Woot!
🎉

On Fri, Dec 9, 2016 at 2:07 PM, Wes McKinney <wesmck...@gmail.com> wrote:

> We just got the integration test suite (binary compatibility between
> Java and C++) passing in Travis CI today!
>
> https://travis-ci.org/wesm/arrow/builds/182725476
>
> Big team effort, congrats on all the hard work!
>
> On Fri, Dec 2, 2016 at 10:50 AM, Wes McKinney <wesmck...@gmail.com> wrote:
> > We're close to having the integration tests all passing -- Julien and
> > I have been hammering out the lingering nuances between the Java and
> > C++ implementations. There's a number of JIRAs remaining linked to
> > from this issue:
> >
> > https://github.com/apache/arrow/pull/219
> >
> > On Mon, Nov 21, 2016 at 8:55 PM, Wes McKinney <wesmck...@gmail.com>
> wrote:
> >> hey Ted
> >>
> >> On Mon, Nov 21, 2016 at 8:20 PM, Ted Dunning <ted.dunn...@gmail.com>
> wrote:
> >>> Wes,
> >>>
> >>> This is awesome.
> >>>
> >>> Does it, however, imply that to run the tests that a C programmer will
> need
> >>> a working Java environment and a Java programmer will need a C
> environment?
> >>>
> >>> Is there any way around that? Possibly by storing golden bits for the
> >>> in-memory images somewhere?

EXERCISE AIM:
Continue the mailing-list thread about the Arrow integration tests from the point where it stops.

DATA SUPPLIED:
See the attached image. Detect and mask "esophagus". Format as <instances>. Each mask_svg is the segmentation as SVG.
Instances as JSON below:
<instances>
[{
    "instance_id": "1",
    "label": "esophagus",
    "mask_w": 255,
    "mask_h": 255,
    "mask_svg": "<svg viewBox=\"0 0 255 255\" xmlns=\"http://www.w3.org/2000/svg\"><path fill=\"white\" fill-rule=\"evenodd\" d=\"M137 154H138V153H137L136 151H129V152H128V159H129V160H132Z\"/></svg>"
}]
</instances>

WRITTEN REPLY:
> >>>
> >>
> >> Easiest thing would be to create a Dockerfile for experimentation --
> >> this would be useful for benchmarking on different hardware
> >> environments as well. We'll want to run the integration tests either
> >> in Travis CI or Circle CI anyway (right now we have the Java and
> >> C++/Python unit tests running in separate build setups in Travis CI),
> >> so it hopefully wouldn't be a great deal of additional effort to put
> >> everything into a container recipe.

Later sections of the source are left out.